Return the whole listing, keeping every character the same.

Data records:
>> start

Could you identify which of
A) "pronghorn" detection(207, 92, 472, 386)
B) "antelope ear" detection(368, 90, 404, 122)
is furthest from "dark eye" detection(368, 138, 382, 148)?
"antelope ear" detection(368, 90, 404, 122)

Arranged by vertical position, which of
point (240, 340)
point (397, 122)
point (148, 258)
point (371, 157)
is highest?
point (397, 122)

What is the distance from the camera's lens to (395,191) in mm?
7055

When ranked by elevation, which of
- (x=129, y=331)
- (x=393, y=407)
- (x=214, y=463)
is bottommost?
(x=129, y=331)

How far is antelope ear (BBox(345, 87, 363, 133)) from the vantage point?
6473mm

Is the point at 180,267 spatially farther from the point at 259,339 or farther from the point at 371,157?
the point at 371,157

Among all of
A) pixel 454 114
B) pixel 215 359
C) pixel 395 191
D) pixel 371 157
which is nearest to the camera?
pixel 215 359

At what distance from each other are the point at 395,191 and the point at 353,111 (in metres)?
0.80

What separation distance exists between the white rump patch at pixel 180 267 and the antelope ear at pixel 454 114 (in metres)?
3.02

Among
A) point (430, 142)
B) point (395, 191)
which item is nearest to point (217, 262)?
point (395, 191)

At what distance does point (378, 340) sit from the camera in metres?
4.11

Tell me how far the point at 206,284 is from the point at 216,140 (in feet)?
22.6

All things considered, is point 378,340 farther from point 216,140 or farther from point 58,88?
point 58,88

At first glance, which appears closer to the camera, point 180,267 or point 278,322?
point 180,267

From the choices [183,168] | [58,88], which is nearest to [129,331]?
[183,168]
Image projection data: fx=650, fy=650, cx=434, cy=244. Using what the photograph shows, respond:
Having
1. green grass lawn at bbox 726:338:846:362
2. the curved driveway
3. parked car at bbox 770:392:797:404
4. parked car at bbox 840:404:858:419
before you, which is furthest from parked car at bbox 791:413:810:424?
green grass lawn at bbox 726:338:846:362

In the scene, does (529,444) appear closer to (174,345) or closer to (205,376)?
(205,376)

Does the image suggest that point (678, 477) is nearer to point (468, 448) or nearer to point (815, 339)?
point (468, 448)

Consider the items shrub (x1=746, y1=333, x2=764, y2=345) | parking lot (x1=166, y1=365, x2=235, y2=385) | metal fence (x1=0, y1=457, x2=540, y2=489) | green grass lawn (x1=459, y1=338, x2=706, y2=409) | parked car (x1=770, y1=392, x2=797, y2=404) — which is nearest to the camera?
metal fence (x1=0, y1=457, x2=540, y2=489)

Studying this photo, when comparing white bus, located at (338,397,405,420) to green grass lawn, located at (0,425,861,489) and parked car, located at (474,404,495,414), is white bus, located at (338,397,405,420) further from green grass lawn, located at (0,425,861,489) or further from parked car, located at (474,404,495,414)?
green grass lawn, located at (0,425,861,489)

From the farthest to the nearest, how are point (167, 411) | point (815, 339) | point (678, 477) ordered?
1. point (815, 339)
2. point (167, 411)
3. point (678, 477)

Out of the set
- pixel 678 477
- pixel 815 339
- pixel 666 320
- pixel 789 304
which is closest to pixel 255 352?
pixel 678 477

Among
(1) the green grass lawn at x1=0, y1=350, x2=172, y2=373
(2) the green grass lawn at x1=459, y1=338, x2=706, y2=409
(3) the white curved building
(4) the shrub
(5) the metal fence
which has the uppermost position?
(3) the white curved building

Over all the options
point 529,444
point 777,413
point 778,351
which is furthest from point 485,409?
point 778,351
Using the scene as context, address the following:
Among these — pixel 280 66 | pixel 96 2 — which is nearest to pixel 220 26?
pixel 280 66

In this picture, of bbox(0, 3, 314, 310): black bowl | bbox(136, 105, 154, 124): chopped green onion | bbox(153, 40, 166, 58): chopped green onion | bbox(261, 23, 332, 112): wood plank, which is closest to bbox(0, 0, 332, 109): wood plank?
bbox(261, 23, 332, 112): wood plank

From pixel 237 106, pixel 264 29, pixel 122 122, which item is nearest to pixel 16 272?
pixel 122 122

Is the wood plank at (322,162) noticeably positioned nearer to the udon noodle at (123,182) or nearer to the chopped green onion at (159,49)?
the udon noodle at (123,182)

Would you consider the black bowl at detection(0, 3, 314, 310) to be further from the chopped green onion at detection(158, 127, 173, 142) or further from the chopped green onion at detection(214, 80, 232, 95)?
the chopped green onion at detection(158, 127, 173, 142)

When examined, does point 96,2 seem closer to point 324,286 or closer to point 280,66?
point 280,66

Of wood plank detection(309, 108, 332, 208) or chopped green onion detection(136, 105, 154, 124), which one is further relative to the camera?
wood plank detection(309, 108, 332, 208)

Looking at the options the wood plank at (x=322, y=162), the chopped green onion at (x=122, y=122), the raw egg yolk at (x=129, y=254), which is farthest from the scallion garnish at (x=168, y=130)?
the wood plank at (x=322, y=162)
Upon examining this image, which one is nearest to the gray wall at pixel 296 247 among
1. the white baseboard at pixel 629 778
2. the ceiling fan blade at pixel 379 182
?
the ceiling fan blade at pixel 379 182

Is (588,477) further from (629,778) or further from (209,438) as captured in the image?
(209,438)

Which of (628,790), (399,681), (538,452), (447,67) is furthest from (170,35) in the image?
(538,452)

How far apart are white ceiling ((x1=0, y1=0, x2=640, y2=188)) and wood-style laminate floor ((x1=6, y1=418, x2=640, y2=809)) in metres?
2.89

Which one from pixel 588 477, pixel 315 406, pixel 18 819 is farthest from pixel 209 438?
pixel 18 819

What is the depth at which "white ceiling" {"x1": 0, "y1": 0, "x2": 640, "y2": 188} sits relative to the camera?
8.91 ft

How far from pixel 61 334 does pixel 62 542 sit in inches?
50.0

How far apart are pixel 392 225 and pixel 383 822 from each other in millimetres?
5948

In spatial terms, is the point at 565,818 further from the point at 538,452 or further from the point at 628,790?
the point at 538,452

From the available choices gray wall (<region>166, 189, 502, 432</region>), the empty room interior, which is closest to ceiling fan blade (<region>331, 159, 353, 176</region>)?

>> end

Full answer:
Could you identify which of
A) "pronghorn" detection(207, 92, 472, 386)
B) "antelope ear" detection(368, 90, 404, 122)
is furthest from "dark eye" detection(368, 138, 382, 148)?
"antelope ear" detection(368, 90, 404, 122)

Arranged by vertical position, which of
point (240, 340)
point (397, 122)
point (148, 258)
point (371, 157)
is highest?
point (397, 122)

What is the distance from the camera's lens to (395,191) in mm?
7055

When ranked by elevation, which of
- (x=129, y=331)
- (x=393, y=407)
- (x=214, y=463)
is bottommost?
(x=129, y=331)

How far is antelope ear (BBox(345, 87, 363, 133)) from the vantage point?
6473mm

Is the point at 180,267 spatially farther from the point at 259,339 or farther from the point at 371,157?
the point at 371,157

Among all of
A) pixel 454 114
B) pixel 215 359
C) pixel 395 191
D) pixel 371 157
which is nearest to the camera?
pixel 215 359

At what distance from each other are the point at 395,191 and the point at 353,111 (in metres)?
0.80

What separation distance exists between the white rump patch at pixel 180 267 and the antelope ear at pixel 454 114 (in metres)?
3.02

Among
A) point (430, 142)
B) point (395, 191)
which item is nearest to point (217, 262)?
point (395, 191)

At what distance does point (378, 340) sit from the camera in metres?
4.11

Tell me how far the point at 206,284 is from the point at 216,140 (in feet)?
22.6

All things considered, is point 378,340 farther from point 216,140 or farther from point 58,88?
point 58,88

At first glance, which appears closer to the camera, point 180,267 or point 278,322?
point 180,267

From the choices [183,168] | [58,88], which is nearest to [129,331]?
[183,168]
Image projection data: fx=650, fy=650, cx=434, cy=244. Using what the photograph shows, respond:
Having
1. green grass lawn at bbox 726:338:846:362
2. the curved driveway
3. parked car at bbox 770:392:797:404
4. parked car at bbox 840:404:858:419
before you, which is furthest from parked car at bbox 791:413:810:424?
green grass lawn at bbox 726:338:846:362

In the scene, does (529,444) appear closer to (174,345) or closer to (205,376)?
(205,376)

Does the image suggest that point (678, 477) is nearer to point (468, 448) or nearer to point (815, 339)?
point (468, 448)

Consider the items shrub (x1=746, y1=333, x2=764, y2=345) | parking lot (x1=166, y1=365, x2=235, y2=385) | metal fence (x1=0, y1=457, x2=540, y2=489) | green grass lawn (x1=459, y1=338, x2=706, y2=409) | parked car (x1=770, y1=392, x2=797, y2=404) — which is nearest to the camera?
metal fence (x1=0, y1=457, x2=540, y2=489)

Studying this photo, when comparing white bus, located at (338,397,405,420) to green grass lawn, located at (0,425,861,489) and parked car, located at (474,404,495,414), is white bus, located at (338,397,405,420) further from green grass lawn, located at (0,425,861,489) or further from parked car, located at (474,404,495,414)?
green grass lawn, located at (0,425,861,489)

From the farthest to the nearest, how are point (167, 411) | point (815, 339) | point (678, 477) ordered?
1. point (815, 339)
2. point (167, 411)
3. point (678, 477)

Out of the set
- pixel 678 477
- pixel 815 339
- pixel 666 320
- pixel 789 304
which is closest to pixel 255 352?
pixel 678 477

Among
(1) the green grass lawn at x1=0, y1=350, x2=172, y2=373
(2) the green grass lawn at x1=459, y1=338, x2=706, y2=409
(3) the white curved building
(4) the shrub
(5) the metal fence
which has the uppermost position?
(3) the white curved building

Over all the options
point 529,444
point 777,413
point 778,351
which is furthest from point 485,409?
point 778,351
Using the scene as context, address the following:
Among these — pixel 280 66 | pixel 96 2 — which is nearest to pixel 220 26?
pixel 280 66

In this picture, of bbox(0, 3, 314, 310): black bowl | bbox(136, 105, 154, 124): chopped green onion | bbox(153, 40, 166, 58): chopped green onion | bbox(261, 23, 332, 112): wood plank, which is closest to bbox(0, 0, 332, 109): wood plank?
bbox(261, 23, 332, 112): wood plank

From pixel 237 106, pixel 264 29, pixel 122 122, which item is nearest to pixel 16 272?
pixel 122 122

Is the wood plank at (322,162) noticeably positioned nearer to the udon noodle at (123,182) or nearer to the chopped green onion at (159,49)?
the udon noodle at (123,182)

Would you consider the black bowl at detection(0, 3, 314, 310) to be further from the chopped green onion at detection(158, 127, 173, 142) or further from the chopped green onion at detection(214, 80, 232, 95)?
the chopped green onion at detection(158, 127, 173, 142)

When examined, does point 96,2 seem closer to point 324,286 or closer to point 280,66?
point 280,66

Of wood plank detection(309, 108, 332, 208) or chopped green onion detection(136, 105, 154, 124), which one is further relative to the camera?
wood plank detection(309, 108, 332, 208)

Looking at the options the wood plank at (x=322, y=162), the chopped green onion at (x=122, y=122), the raw egg yolk at (x=129, y=254), which is farthest from the scallion garnish at (x=168, y=130)?
the wood plank at (x=322, y=162)
Upon examining this image, which one is nearest to the gray wall at pixel 296 247 among
1. the white baseboard at pixel 629 778
2. the ceiling fan blade at pixel 379 182
?
the ceiling fan blade at pixel 379 182

Is (588,477) further from (629,778) or further from (209,438) as captured in the image?
(209,438)

Which of (628,790), (399,681), (538,452), (447,67) is furthest from (170,35) in the image?
(538,452)

How far apart are white ceiling ((x1=0, y1=0, x2=640, y2=188)) and wood-style laminate floor ((x1=6, y1=418, x2=640, y2=809)) in metres?
2.89

Which one from pixel 588 477, pixel 315 406, pixel 18 819 is farthest from pixel 209 438?
pixel 18 819

What is the depth at which "white ceiling" {"x1": 0, "y1": 0, "x2": 640, "y2": 188} sits relative to the camera?
8.91 ft

How far from pixel 61 334 does pixel 62 542 sit in inches?
50.0

How far apart are pixel 392 225 and pixel 383 822 from each other in millimetres?
5948

In spatial terms, is the point at 565,818 further from the point at 538,452 or further from the point at 628,790?
the point at 538,452

From the available choices gray wall (<region>166, 189, 502, 432</region>), the empty room interior, which is closest to ceiling fan blade (<region>331, 159, 353, 176</region>)?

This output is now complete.